Ibu Wartem diungsikan ke tempat yang lebih aman, yaitu ke rumah saudaranya. Namun, korban masih trauma berat akibat kejadian tersebut dan belum berani kembali ke lokasi rumahnya.
“Kami memprioritaskan keselamatan korban, meskipun status tanah rumah tersebut belum jelas kepemilikannya,” lanjutnya.
Masalah utama yang dihadapi dalam proses pemulihan ini adalah status tanah tempat rumah Ibu Wartem berdiri. Berdasarkan klarifikasi, tanah tersebut bukan milik pribadi Ibu Wartem, melainkan milik seseorang bernama Pandi. Hal ini sempat menjadi perdebatan di kalangan tim Destana dan pemerintah desa karena berkaitan dengan pengajuan bantuan resmi seperti Rutilahu (Rumah Tidak Layak Huni) atau bantuan dari Badan Amil Zakat Nasional (Baznas).

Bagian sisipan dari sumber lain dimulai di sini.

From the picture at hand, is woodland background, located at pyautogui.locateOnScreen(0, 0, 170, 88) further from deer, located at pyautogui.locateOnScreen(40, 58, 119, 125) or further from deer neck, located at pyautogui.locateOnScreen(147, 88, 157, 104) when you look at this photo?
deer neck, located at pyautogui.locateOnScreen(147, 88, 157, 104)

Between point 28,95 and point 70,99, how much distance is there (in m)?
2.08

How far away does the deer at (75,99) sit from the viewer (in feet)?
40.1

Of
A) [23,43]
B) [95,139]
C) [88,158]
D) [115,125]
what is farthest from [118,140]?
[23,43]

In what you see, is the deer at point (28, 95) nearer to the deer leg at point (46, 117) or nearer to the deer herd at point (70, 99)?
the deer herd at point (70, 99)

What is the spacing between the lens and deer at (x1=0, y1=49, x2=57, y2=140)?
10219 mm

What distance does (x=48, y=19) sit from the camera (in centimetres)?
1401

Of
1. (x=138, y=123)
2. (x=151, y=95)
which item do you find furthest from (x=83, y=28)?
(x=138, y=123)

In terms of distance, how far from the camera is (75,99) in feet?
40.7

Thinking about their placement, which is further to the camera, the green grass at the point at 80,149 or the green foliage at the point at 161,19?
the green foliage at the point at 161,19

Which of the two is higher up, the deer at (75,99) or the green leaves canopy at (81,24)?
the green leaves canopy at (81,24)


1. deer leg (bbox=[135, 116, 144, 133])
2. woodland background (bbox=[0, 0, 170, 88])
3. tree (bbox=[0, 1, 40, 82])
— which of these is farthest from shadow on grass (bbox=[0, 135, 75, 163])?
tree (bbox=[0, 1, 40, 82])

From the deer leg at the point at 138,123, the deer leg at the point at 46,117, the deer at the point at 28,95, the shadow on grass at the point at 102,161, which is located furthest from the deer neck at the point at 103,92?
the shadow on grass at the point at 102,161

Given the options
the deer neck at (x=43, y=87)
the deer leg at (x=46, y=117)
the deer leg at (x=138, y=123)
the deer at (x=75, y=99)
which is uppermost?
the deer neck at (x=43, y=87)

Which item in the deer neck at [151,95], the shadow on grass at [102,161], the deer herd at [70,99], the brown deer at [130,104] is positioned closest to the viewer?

“Ketika ditanya siapa pemilik tanah, kami belum bisa memberikan jawaban pasti. Baru setelah dilakukan pertemuan dan klarifikasi, diketahui bahwa tanah itu milik Pak Pandi. Karena itu, bantuan seperti Rutilahu sulit diajukan jika status tanah tidak jelas,” jelas Syaikhu.